### EXCERPT PROVIDED:
However, he warned, tying childcare to employment instead of treating it as a public good like K-12 education risks leaving millions of struggling families out and causing the childcare crisis to snowball into an even bigger problem, just as the U.S. healthcare system has since the for-profit insurance system was established after World War II.
"One reason why we do not have universal healthcare? It was more politically expedient to make it an employer-linked perk," said Haspel. "The idea caught on, and the train left the station. We're still paying for that decision today."
As Haspel explained at Early Learning Nation in November:
While no longer widely remarked upon, in 1945 President Truman proposed a national health insurance program that would have been folded into the Social Security system. The proposal would have created a comprehensive, universal, single-payer system akin to the U.K.'s National Health Service which emerged in the same post-war period.
Truman's proposal set off a vicious debate (including lots of accusations about socialism, and the American Medical Association launching a multi-million-dollar campaign to oppose it)...
Of course, we know the end of this story. By 1958, 75% of Americans had an employer-sponsored plan. This choice had consequences. The entrenchment of health insurance as a private job-linked issue has led to a dysfunctional, unpopular, expensive, ineffective healthcare system—and one which has proven almost impossible to overhaul. People don't like the system but are used to the linkage, and the health insurance lobby is a mightily powerful opponent.

### PROVIDED DATA:
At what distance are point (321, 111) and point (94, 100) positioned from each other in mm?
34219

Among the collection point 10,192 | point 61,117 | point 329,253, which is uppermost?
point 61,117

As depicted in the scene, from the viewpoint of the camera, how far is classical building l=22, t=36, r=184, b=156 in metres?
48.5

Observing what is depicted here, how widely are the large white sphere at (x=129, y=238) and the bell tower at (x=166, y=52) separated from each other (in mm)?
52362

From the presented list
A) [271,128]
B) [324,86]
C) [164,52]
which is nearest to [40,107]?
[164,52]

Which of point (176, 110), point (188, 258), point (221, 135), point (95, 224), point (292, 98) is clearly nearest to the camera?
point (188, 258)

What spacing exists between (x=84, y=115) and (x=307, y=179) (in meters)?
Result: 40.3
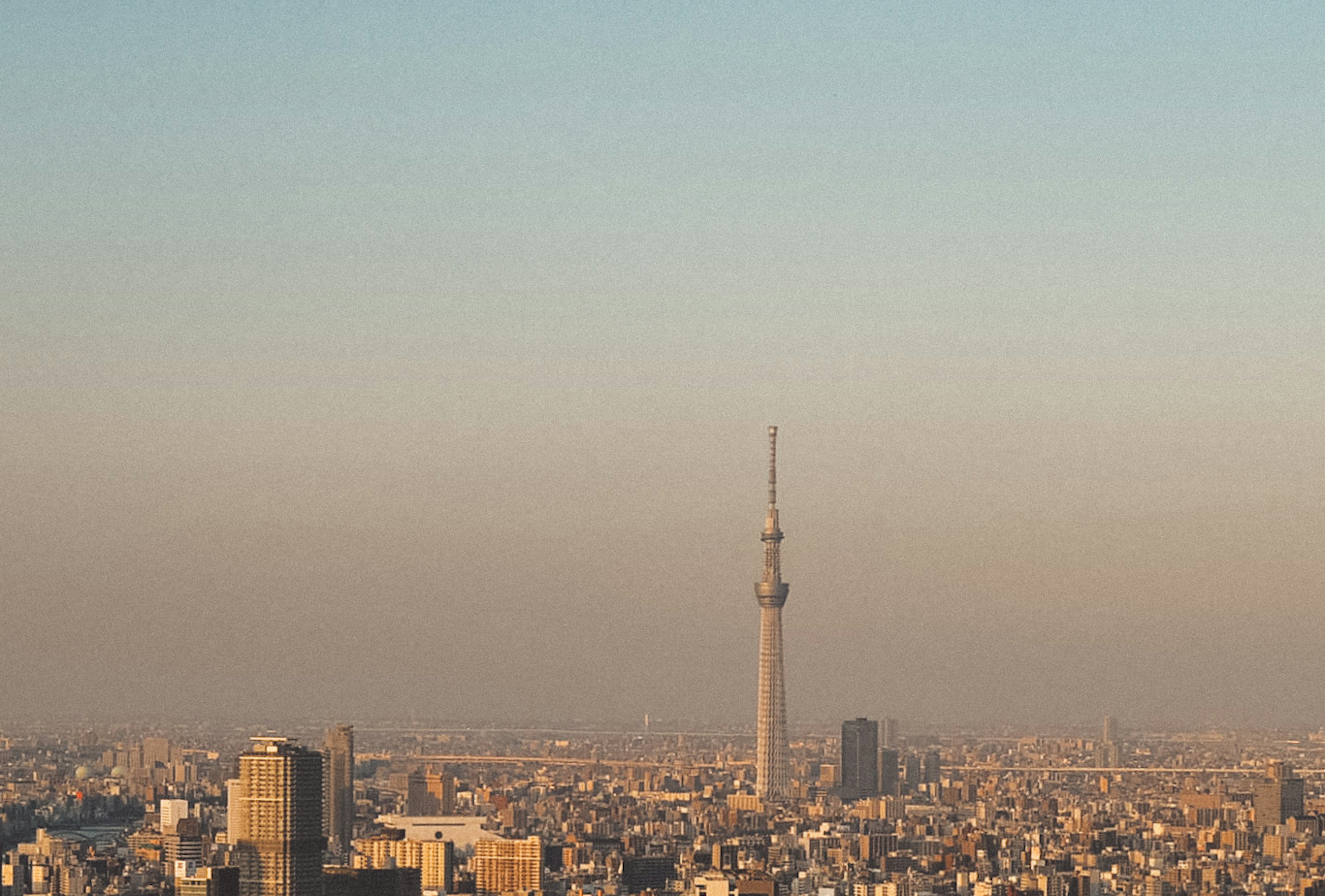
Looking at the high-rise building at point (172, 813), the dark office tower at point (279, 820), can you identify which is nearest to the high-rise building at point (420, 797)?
the high-rise building at point (172, 813)

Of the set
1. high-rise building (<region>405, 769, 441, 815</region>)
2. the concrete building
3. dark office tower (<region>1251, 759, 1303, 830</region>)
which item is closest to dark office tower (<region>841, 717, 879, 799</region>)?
dark office tower (<region>1251, 759, 1303, 830</region>)

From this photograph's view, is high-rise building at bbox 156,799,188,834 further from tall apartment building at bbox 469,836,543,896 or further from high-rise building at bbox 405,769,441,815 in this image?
high-rise building at bbox 405,769,441,815

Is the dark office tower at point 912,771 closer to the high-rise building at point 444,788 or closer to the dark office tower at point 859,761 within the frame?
the dark office tower at point 859,761

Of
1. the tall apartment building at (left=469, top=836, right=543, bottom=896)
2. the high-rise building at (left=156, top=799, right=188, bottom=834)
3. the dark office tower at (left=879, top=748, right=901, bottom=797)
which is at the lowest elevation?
the tall apartment building at (left=469, top=836, right=543, bottom=896)

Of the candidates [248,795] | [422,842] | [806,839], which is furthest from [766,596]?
[248,795]

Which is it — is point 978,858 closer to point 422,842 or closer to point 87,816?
point 422,842

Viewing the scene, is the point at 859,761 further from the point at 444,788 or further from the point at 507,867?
the point at 507,867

### YOUR GOAL:
Continue the passage on childcare and employer-linked health insurance, starting right after its last sentence.

### OUTPUT:
The Biden administration is unveiling its CHIPS-linked childcare scheme more than a year after right-wing Sens. Joe Manchin (D-W.Va.) and Kyrsten Sinema (I-Ariz.) opposed a number of proposals to invest in the economic well-being of U.S. families, including through subsidized childcare.
As the Times reported, Raimondo told staffers after the Democratic Party's failure to pass childcare legislation as part of the Inflation Reduction Act last summer, “If Congress wasn't going to do what they should have done, we're going to do it in implementation" of bills that President Joe Biden did sign into law.
"Something is not always better than nothing," tweeted Haspel. "I'm as upset as anyone that real childcare reform died thanks to unified opposition from the GOP and then Joe Manchin. But we must fight for a system that works rather than accept a fatally flawed premise."
Establishing a system in which childcare is linked to employment raises questions about what will happen to a worker's children if they lose their job or if a company changes its benefits, he added.
"You don't want these things bundled with employment for the obvious reason that people want these services to be continuous as they move from job to job," Matt Bruenig of the People's Policy Project concurred.
To solve the childcare crisis, said Haspel, the care of children must be treated as a public good—one that's paid for through fair taxation of corporations.
"Employers SHOULD have skin in the game for childcare," he added, but the way to ensure they do is not through "an ad hoc move."
"Levy taxes and use those dollars to build a system that works for everyone!" he said.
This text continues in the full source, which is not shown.